142nd APHA Annual Meeting and Exposition

Annual Meeting Recordings are now available for purchase

312478
Participant Observer Methodology in Assessing the Role of Attractiveness in MSM Sexual Risk Taking

142nd APHA Annual Meeting and Exposition (November 15 - November 19, 2014): http://www.apha.org/events-and-meetings/annual
Monday, November 17, 2014

Jorge Figueroa, Ph.D. , Public Health Studies, School of Health & Applied Human Sciences, University of North Carolina Wilmington, Wilmington, NC
  • This study uses a modified participant-observer methodology to investigate the willingness of MSM to agree to unprotected anal intercourse (UAI).  Nearly all published research of sexual risk-behavior is based on self-report data. This study uses participant-observer methodology to reduce biases associated with self-report in estimating the prevalence of UAI. The study also expands previous research identifying the relationship of attractiveness in sexual risk-taking to include the attractiveness of both parties.

     

  • Using a well-known Internet networking site, ads were placed in cities throughout the US.  Half of the ads included a picture of an “attractive” male and half a picture of an “average-looking” male.  The ads instructed interested men to reply including pictures of themselves.   Respondents to the ads were invited to meet for a sexual encounter with an explicit stipulation of “bareback only.”  The respondents’ photographs were ranked on attractiveness, and the effects on willingness to engage in UAI were analyzed.

     

  • Eighty-two percent of respondents agreed to UAI. Respondents to the attractive male were 55 times more likely to agree to bareback than those responding to the average male. There was also a significant interaction where, as the respondents’ attractiveness decreased, their willingness to bareback with the attractive male significantly increased.  

     

  • This study supports the contribution that PO methodology can make in better understanding the dynamics of MSM sexual-risk behavior.  These findings are examined within a sexual-economics model where less attractive individuals exchange UAI as a way of increasing their value to a more attractive partner. 

Learning Areas:

Public health or related research
Social and behavioral sciences
Systems thinking models (conceptual and theoretical models), applications related to public health

Learning Objectives:
Describe the construct of sexual capital and how it may be used to understand sexual risk-taking. Discuss the potential advantages of participant observer methodology in understanding sexual risk behaviors among MSM. Explain how sexual capital theory explains the role of attractiveness in willingness to engage in unprotected anal intercourse among MSM.

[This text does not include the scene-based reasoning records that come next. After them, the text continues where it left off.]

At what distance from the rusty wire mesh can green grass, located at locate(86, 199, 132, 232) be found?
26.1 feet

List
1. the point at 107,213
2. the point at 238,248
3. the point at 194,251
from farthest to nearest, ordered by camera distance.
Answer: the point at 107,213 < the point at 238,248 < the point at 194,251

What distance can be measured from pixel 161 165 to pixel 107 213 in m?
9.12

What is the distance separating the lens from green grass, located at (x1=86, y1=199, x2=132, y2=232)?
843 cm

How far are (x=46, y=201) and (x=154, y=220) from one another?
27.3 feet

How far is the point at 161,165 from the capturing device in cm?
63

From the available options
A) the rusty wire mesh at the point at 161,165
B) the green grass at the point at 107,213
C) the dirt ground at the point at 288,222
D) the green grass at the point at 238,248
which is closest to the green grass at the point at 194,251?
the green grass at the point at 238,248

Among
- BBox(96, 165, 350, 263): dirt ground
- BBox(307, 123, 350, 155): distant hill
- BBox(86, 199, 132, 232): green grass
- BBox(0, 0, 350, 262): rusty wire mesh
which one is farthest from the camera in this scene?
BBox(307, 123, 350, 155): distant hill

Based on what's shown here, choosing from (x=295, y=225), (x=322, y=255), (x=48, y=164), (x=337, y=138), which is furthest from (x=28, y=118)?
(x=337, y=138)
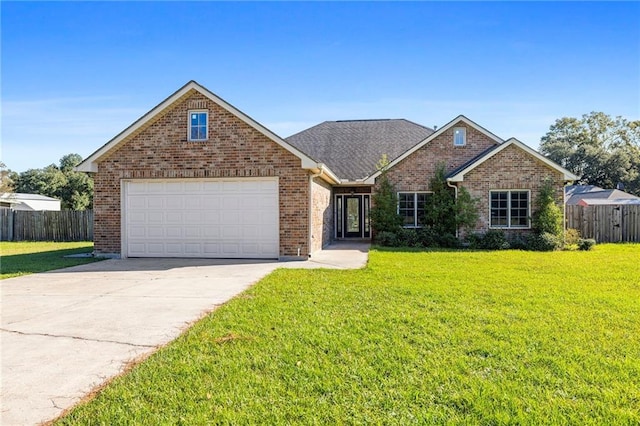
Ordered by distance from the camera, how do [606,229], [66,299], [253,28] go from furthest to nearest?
[606,229] < [253,28] < [66,299]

Keyword(s): HIV Risk Behavior, Methodology

Presenting author's disclosure statement:

Qualified on the content I am responsible for because: I am the past Coordinator of the Public Health Studies Program at the University Of North Carolina Wilmington. Prior to returning to Academia I was the Executive Director of the Northern Colorado AIDS Project; one of five regional ASOs in Colorado. I was appointed to the Governor's Council on AIDS, bringing clinical, applied and scientific expertise to address HIV/AIDS issues in Colorado.
Any relevant financial relationships? No

I agree to comply with the American Public Health Association Conflict of Interest and Commercial Support Guidelines, and to disclose to the participants any off-label or experimental uses of a commercial product or service discussed in my presentation.